Seine Hochachtung vor der Sprache. Da gibt es eine gute Allianz zwischen uns: Sprache ist das, was wir auf dem Theater als allererstes versuchen zu transportieren, nicht nur gesprochene Sprache sondern auch Körpersprache. Voraussetzung dafür ist die Freude an Literatur, und die hat er genauso wie ich.

Eine Auffälligkeit an ihm als Schauspieler?

Er hat so eine bestimmte Form von Direktheit.
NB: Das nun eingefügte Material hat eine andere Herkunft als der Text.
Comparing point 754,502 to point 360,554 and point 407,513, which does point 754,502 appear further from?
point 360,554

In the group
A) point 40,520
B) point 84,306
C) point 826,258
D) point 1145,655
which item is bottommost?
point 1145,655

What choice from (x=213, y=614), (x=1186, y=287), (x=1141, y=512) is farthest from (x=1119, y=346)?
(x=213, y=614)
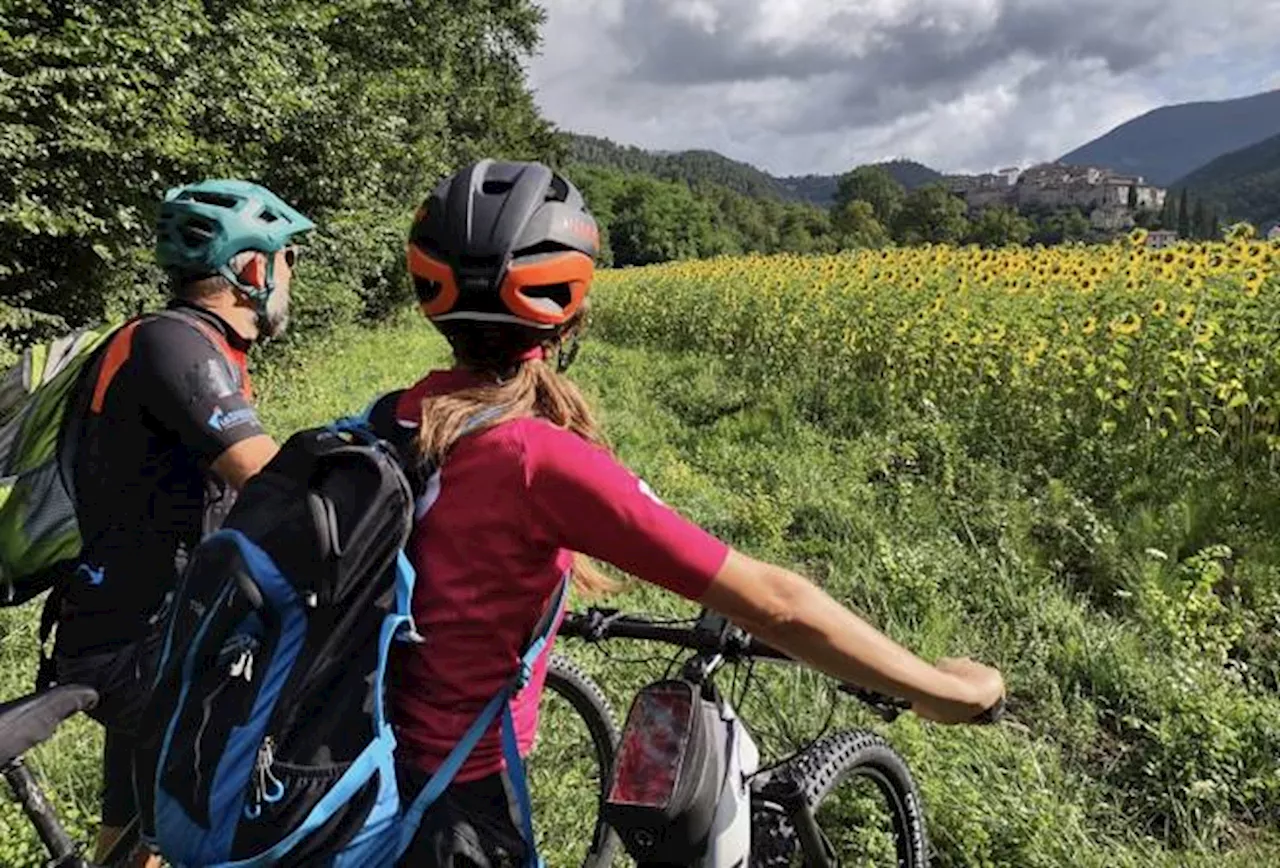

Bei ihm fällt das speziell auf, weil er ja etwas von einem intellektuellen Feingeist hat, aber diese Berliner Rotzschnauze, die hat der trotzdem.

Eine Szene, die Sie mit Ulrich Matthes spontan verbinden?

Von allen Begegnungen, die wir im Laufe von zwei gemeinsamen Berliner Arbeiten zusammen erlebt haben, ist mir komischerweise eine private Szene am allerbesten in Erinnerung, aber das ist ja oft so: professionell funktioniert es ganz gut, und dann hat man plötzlich so zwei, drei private Momente, in denen man den Menschen noch mal anders wahrnimmt. Wir haben uns „Brokeback Mountain“ angeguckt und sind danach essen gegangen – für mich ein sehr denkwürdiger Abend in vielerlei Hinsicht.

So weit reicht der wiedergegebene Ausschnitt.